Late Winter Colour

The sun was shining this weekend, so it was time to get out into the great outdoors and see what was growing.

Witch hazel.
Swathes of snowdrops.
I am not sure what this is, so please feel free to help me out.

Nature – Seasonal Decorations

Yesterday morning was quite chilly and I noticed that the river mist had spread across the fields in the lower parts of the valley. This made such a change to the seemingly unending flat grey steel skies and/or torrential flooding rain we have been experiencing of late. There was bright sunshine too, so I thought I’d go for a walk with my camera to see if I could capture some ghostly silhouettes of the trees. I brought my telephoto with the intention of zooming in and cropping the trees. However, as with many things in life, not everything goes according to plan. I soon realised I’d missed a trick by not bringing my macro lens too.

The trees were not as ghostly as anticipated, but the light was soft and golden and I caught a couple of rays of sunlight through the mist using a standard lens.
The diffused light made the water droplets on the cobwebs and cow parsley seed heads appear like twinkling lights.
Although the macro lens would have been infinitely better to use for definition, the telephoto still managed to produce some pretty images from a short distance.
A haphazard spider web on an old stinging nettle plant.
A cobweb lit up like Christmas lights.

Abstract I

It feels like it has been raining continuously here since September – what with work commitments and poor weather coinciding with weekends, I have hardly been out ‘in the field’ with my camera gear. So instead, I have been plodding through all the photos I took in those glorious Summer months, when I was too busy taking photos to edit the NEFs.

Here are some more unusual images which I took – with a bit of added Photoshop. The focus of most of these pictures was on plant structure.

Sissinghurst Revisited

A bit of colour and sunshine to lift the spirits in the depths of Winter.

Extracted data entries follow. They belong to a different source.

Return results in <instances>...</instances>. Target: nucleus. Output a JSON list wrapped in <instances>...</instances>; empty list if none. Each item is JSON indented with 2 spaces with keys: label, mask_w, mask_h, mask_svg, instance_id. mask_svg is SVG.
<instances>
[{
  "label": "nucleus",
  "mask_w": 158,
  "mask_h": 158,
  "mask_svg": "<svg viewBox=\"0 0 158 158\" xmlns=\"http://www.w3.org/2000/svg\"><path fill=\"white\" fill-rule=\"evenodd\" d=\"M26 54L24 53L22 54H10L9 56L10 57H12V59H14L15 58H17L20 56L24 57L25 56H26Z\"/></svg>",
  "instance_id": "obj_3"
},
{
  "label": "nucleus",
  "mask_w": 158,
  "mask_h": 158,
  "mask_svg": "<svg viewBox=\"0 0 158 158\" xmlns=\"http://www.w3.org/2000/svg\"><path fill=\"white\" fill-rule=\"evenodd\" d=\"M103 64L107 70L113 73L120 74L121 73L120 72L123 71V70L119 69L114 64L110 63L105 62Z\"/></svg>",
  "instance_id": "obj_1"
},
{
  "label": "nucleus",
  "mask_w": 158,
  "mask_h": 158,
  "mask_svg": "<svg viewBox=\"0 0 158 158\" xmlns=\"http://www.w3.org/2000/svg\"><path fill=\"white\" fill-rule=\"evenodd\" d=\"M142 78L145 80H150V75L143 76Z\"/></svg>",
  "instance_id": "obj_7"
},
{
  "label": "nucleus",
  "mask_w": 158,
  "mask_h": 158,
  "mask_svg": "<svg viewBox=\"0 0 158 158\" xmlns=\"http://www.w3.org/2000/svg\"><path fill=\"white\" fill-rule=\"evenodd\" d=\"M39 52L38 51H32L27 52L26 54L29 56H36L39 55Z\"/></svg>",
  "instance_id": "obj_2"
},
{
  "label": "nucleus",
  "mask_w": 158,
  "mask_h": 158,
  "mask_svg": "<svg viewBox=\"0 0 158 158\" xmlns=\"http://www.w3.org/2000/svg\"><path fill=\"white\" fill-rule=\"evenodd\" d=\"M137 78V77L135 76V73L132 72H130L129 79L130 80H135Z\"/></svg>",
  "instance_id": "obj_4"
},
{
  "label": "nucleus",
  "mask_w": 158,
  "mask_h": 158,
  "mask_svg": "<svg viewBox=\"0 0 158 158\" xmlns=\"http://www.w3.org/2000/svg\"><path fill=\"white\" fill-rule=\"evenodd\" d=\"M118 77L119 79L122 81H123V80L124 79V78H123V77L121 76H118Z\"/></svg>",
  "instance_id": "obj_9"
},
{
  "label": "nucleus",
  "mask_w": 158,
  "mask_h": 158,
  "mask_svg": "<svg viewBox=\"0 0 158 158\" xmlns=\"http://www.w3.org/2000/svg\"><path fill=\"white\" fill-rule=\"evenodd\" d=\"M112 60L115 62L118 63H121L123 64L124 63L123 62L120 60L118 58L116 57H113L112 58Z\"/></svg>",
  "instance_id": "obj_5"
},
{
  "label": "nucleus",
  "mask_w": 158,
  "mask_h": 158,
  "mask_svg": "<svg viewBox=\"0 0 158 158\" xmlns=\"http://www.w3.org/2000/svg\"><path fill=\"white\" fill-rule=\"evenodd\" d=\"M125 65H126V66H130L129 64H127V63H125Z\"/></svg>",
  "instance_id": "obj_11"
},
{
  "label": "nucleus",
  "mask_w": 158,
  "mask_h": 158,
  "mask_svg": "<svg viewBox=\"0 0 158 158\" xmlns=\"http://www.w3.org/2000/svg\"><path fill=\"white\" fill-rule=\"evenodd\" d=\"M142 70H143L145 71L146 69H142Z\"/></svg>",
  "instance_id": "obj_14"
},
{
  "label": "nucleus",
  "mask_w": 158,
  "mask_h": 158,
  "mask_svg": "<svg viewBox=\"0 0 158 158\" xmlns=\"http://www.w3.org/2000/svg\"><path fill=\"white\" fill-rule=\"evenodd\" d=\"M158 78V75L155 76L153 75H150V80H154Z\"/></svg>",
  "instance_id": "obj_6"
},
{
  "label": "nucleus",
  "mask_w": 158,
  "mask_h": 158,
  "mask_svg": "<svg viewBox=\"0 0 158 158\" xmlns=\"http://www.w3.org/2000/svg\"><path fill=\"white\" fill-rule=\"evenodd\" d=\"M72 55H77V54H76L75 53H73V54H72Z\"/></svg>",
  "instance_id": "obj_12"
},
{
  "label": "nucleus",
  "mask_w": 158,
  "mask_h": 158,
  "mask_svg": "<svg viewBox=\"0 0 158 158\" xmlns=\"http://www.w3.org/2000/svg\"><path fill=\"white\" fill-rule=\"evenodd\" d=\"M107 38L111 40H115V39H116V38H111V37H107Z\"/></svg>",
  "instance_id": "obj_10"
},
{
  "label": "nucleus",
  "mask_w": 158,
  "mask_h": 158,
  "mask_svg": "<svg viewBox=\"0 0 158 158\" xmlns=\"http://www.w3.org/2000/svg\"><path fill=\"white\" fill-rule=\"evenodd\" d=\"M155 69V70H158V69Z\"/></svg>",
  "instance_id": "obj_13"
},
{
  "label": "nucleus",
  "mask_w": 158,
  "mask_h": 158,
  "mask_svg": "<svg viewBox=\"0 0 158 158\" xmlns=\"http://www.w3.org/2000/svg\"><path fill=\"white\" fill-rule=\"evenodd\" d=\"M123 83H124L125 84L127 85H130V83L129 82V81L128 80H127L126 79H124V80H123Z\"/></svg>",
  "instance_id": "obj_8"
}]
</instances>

Here are some bright red poppies – known as Papaver commutatum “Ladybird.’
A bee foraging.
Plants in the shade.
Pink foxgloves and climbing roses in the walled garden.

Green flowers – a strange sight to behold! Introduced by Vita Sackville-West to Sissinghurst. Known as Ixia viridifloria from South Africa.

Burg Eltz

This is the Eltz Forest in Southern Germany. Nothing special I hear you say, just a bit of woodland. But wait a minute …
Take a 25 minute walk down through the Mosel valley.
You won’t be disappointed with the view.
Burg Eltz, possibly one of the most beautiful fairytale castles I have ever seen. The Eltz family have been in residence there for 33 generations since the 12th Century. It is one of few remaining castles of the Rhineland-Palatinate state. The rest were destroyed in The Thirty Years’ War – one of the most destructive wars of the 17th Century resulting in 8 million deaths.
It perches precariously over the Elzbach River, with its towers and turrets. A real medieval castle. Built and extended over hundreds of years.
There are lots of interesting exterior features.
Hidden behind the shutters, is a world even more fascinating. Yet unfortunately, no visitor is permitted to photograph the interior. But if you look at this link and click on the photos, you will have a better idea and can see that the interior is equally as impressive as the exterior.
It is said to rival Neuschwanstein Castle, which is found at the end of Germany’s ‘Romantic Road.’ I will have to find out for myself another time I visit Germany!
We had a tour in German, but they do English speaking tours too.

Autumn’s end

The first meteorological day of Winter is on December 1st. Apart from a few frosty mornings where you have to scrape the car, it has been relatively mild here. There has been a LOT of rainfall however. So, whenever the sun appears on a calm, Autumn weekend day, it’s time to grab that camera and make the most of it.

A sycamore in golden light.
Delicate seed heads swaying in a light breeze.
Sunlight reflecting through leaves.
Discarded stems become home to spiders spinning their delicate webs.
Plants in hibernation.

A touch of Autumn

Yesterday, was one of those blustery days with occasional showers, but when the sun appeared from behind the grey clouds, the light was perfect to capture those Autumnal colours.

Fall, leaves, fall; die, flowers, away;
Lengthen night and shorten day;
Every leaf speaks bliss to me
Fluttering from the autumn tree.
I shall smile when wreaths of snow
Blossom where the rose should grow;
I shall sing when night’s decay
Ushers in a drearier day.

By Emily Bronte

Golden light reflecting off the ferns.

Tangerine orange leaves.

When the light hit these seed heads, they glowed like little lanterns.

Unravelling seed head in black and white macro.

Even the grass looked ethereal.

Maple seeds soon to drop.

Sunlight revealing veins in the leaf.